Light-guided intrabodies for on-demand in situ target recognition in human cells

Abstract

Due to their high stability and specificity in living cells, fluorescently labeled nanobodies are perfect probes for visualizing intracellular targets at an endogenous level. However, intrabodies bind unrestrainedly and hence may interfere with the target protein function. Here, we report a strategy to prevent premature binding through the development of photo-conditional intrabodies. Using genetic code expansion, we introduce photocaged amino acids within the nanobody-binding interface, which, after photo-activation, show instantaneous binding of target proteins with high spatiotemporal precision inside living cells. Due to the highly stable binding, light-guided intrabodies offer a versatile platform for downstream imaging and regulation of target proteins.

Fig. 1. On-demand tracing of intracellular targets by photo-activatable intrabodies. (A) The X-ray structure of the nanobody-GFP complex (pdb: 3K1K) reveals Tyr37 as a key residue in the binding region to GFP (turquoise). Nanobody, magenta. (B) Tyr37 is replaced by ortho-nitrobenzyl- or nitropiperonyl-caged tyrosines (ONBY or NPY, respectively). (C) Schematic illustration of stable cell line generation for expression of photo-activated intrabodies by genetic code expansion. Mammalian cells are co-transfected with plasmids encoding the recombinase and either wild-type (^WTNb^mCherry) or amber-containing nanobodies (^AmbNb^mCherry).

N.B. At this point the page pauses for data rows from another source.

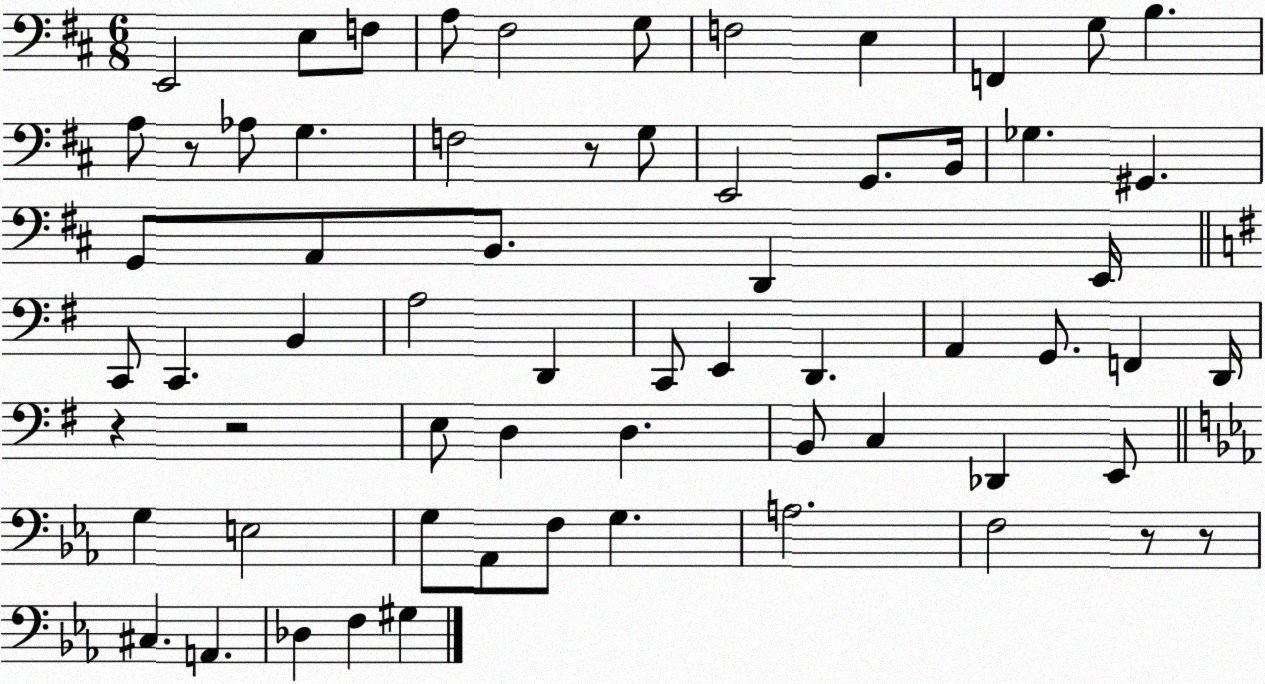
X:1
T:Untitled
M:6/8
L:1/4
K:D
E,,2 E,/2 F,/2 A,/2 ^F,2 G,/2 F,2 E, F,, G,/2 B, A,/2 z/2 _A,/2 G, F,2 z/2 G,/2 E,,2 G,,/2 B,,/4 _G, ^G,, G,,/2 A,,/2 B,,/2 D,, E,,/4 C,,/2 C,, B,, A,2 D,, C,,/2 E,, D,, A,, G,,/2 F,, D,,/4 z z2 E,/2 D, D, B,,/2 C, _D,, E,,/2 G, E,2 G,/2 _A,,/2 F,/2 G, A,2 F,2 z/2 z/2 ^C, A,, _D, F, ^G,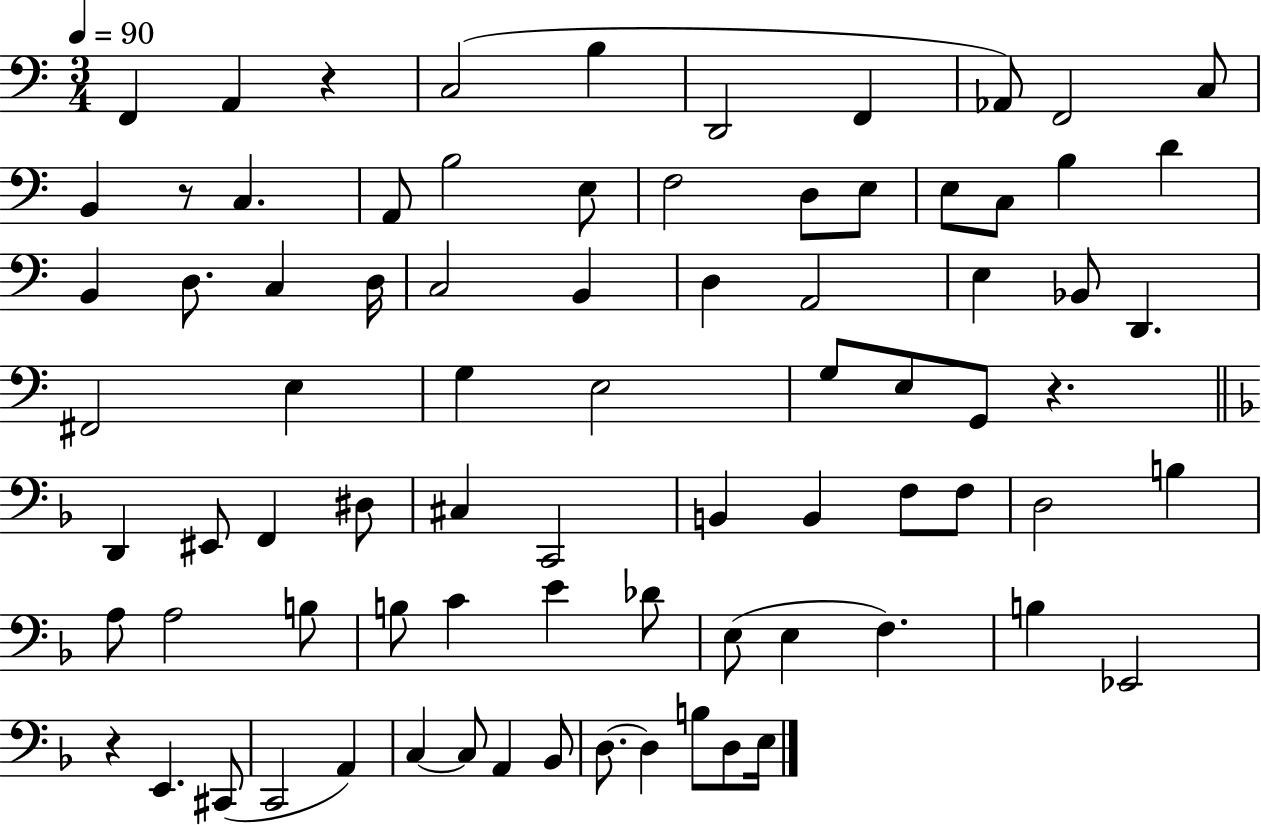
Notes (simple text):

F2/q A2/q R/q C3/h B3/q D2/h F2/q Ab2/e F2/h C3/e B2/q R/e C3/q. A2/e B3/h E3/e F3/h D3/e E3/e E3/e C3/e B3/q D4/q B2/q D3/e. C3/q D3/s C3/h B2/q D3/q A2/h E3/q Bb2/e D2/q. F#2/h E3/q G3/q E3/h G3/e E3/e G2/e R/q. D2/q EIS2/e F2/q D#3/e C#3/q C2/h B2/q B2/q F3/e F3/e D3/h B3/q A3/e A3/h B3/e B3/e C4/q E4/q Db4/e E3/e E3/q F3/q. B3/q Eb2/h R/q E2/q. C#2/e C2/h A2/q C3/q C3/e A2/q Bb2/e D3/e. D3/q B3/e D3/e E3/s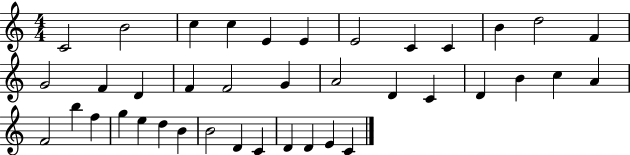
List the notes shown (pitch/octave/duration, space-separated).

C4/h B4/h C5/q C5/q E4/q E4/q E4/h C4/q C4/q B4/q D5/h F4/q G4/h F4/q D4/q F4/q F4/h G4/q A4/h D4/q C4/q D4/q B4/q C5/q A4/q F4/h B5/q F5/q G5/q E5/q D5/q B4/q B4/h D4/q C4/q D4/q D4/q E4/q C4/q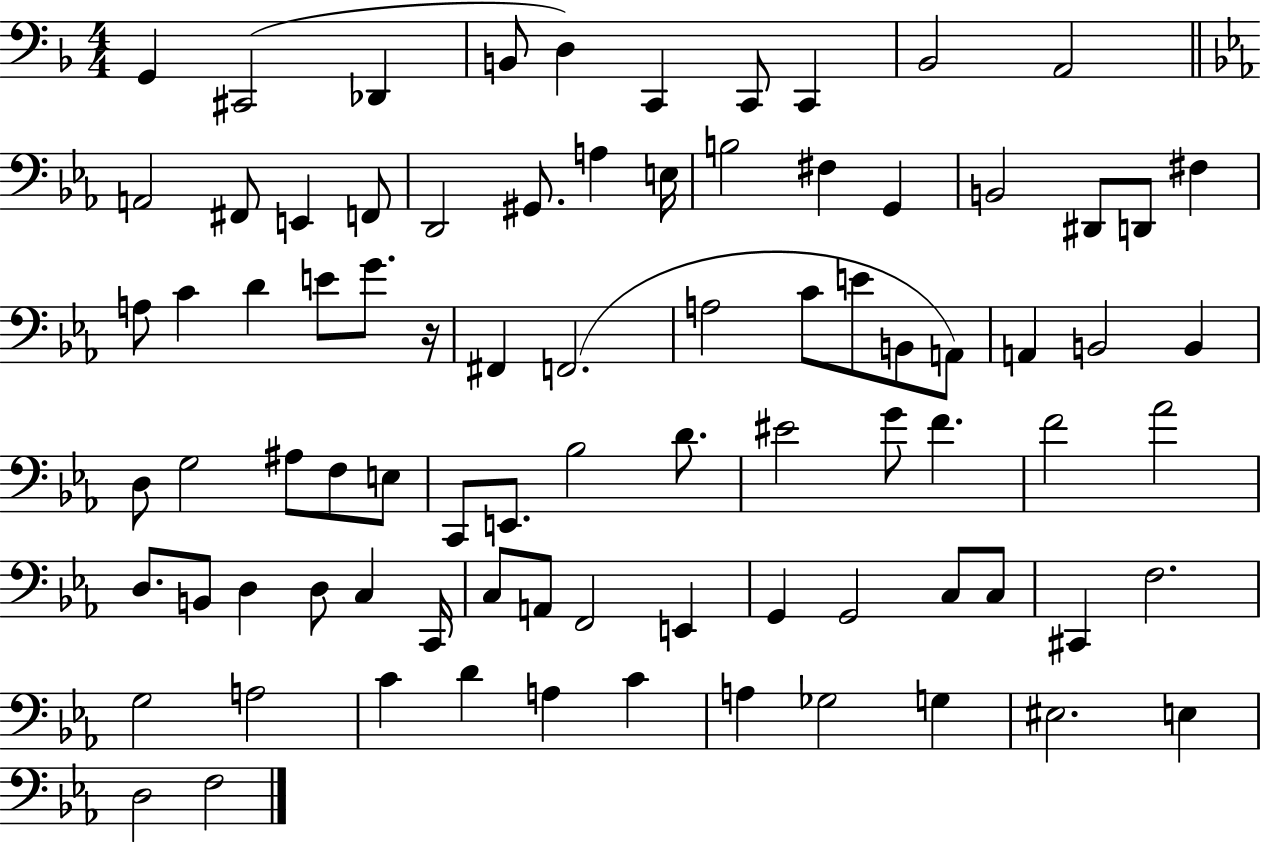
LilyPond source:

{
  \clef bass
  \numericTimeSignature
  \time 4/4
  \key f \major
  g,4 cis,2( des,4 | b,8 d4) c,4 c,8 c,4 | bes,2 a,2 | \bar "||" \break \key ees \major a,2 fis,8 e,4 f,8 | d,2 gis,8. a4 e16 | b2 fis4 g,4 | b,2 dis,8 d,8 fis4 | \break a8 c'4 d'4 e'8 g'8. r16 | fis,4 f,2.( | a2 c'8 e'8 b,8 a,8) | a,4 b,2 b,4 | \break d8 g2 ais8 f8 e8 | c,8 e,8. bes2 d'8. | eis'2 g'8 f'4. | f'2 aes'2 | \break d8. b,8 d4 d8 c4 c,16 | c8 a,8 f,2 e,4 | g,4 g,2 c8 c8 | cis,4 f2. | \break g2 a2 | c'4 d'4 a4 c'4 | a4 ges2 g4 | eis2. e4 | \break d2 f2 | \bar "|."
}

Fig. 2. Expression of photo-activatable intrabodies by stable cell lines. (A) Wild-type intrabody ^WTNb^mCherry is expressed after tetracycline induction. For intracellular binding analysis, a plasmid encoding a GFP-tagged target is transiently transfected; tet, tetracycline. (B) ^WTNb^mCherry expression analyzed by flow cytometry without (−) or with (+) tetracycline induction. (C) Live-cell imaging showing expression of ^WTNb^mCherry and binding of ^mEGFPLaminA (relative PMT gain settings from the image acquisition in grey). (D) Intrabody ^AmbNb^mCherry expression by amber suppression with photocaged tyrosines. ^AmbNb^mCherry-positive cells are transiently transfected with plasmids encoding the optimized NPYRS/tRNA pair and a target protein, respectively. After transfection, ^AmbNb^mCherry expression was induced when cells were supplied with photocaged tyrosines. (E) Expression of ^WTNb^mCherry and ^AmbNb^mCherry monitored by flow cytometry. ^WTNb^mCherry expression was tetracycline-induced and ^AmbNb^mCherry was expressed using amber suppression conditions. Cell counts were normalized to mode (n = 3). (F) Amber suppression conditions enabling ^AmbNb^mCherry expression with photocaged amino acids. Mean fluorescence of monoclonal ^AmbNb^mCherry-positive cells analyzed by flow cytometry (n = 3). Normalized to expression with amber suppression conditions in the presence of NPY. (G) Live-cell imaging of ^AmbNb^mCherry revealing blocking of binding to ^GFPLaminA through incorporation of photocaged ONBY or NPY at Tyr37. In (F) and (G): (−) no supplements, (+) transient transfection of NPYRS/tRNA, (++) transient transfection of NPYRS/tRNA and tetracycline induction. In (C) and (G): scale bar = 10 μm.

Fig. 3. Photo-activation of intrabodies with high spatiotemporal precision. (A) Light exposure unleashes the intrabody and hence allows instant binding to the target protein. (B) Live-cell imaging and photo-activation of ^AmbNb^mCherry. After photo-activation, ^AmbNb^mCherry and target protein colocalization was observed. Corresponding line scans highlight intrabody binding. (C) 3D imaging revealing almost background-free target binding of ^AmbNb^mCherry after illumination. (D) Single-cell intrabody photo-activation with high local precision. (E) Fine-tuned ^AmbNb^mCherry photo-activation by local energy dosage. In (D) and (E), yellow boxes indicate the light-exposed area. Maximum light exposure corresponds to a bleaching function with 250 iterations and 50 cycles using a 405 nm diode laser (4.5 mW μm⁻²). The whole region of interest (ROI) or the indicated rectangular selection was illuminated, respectively. Cells were supplemented with NPY.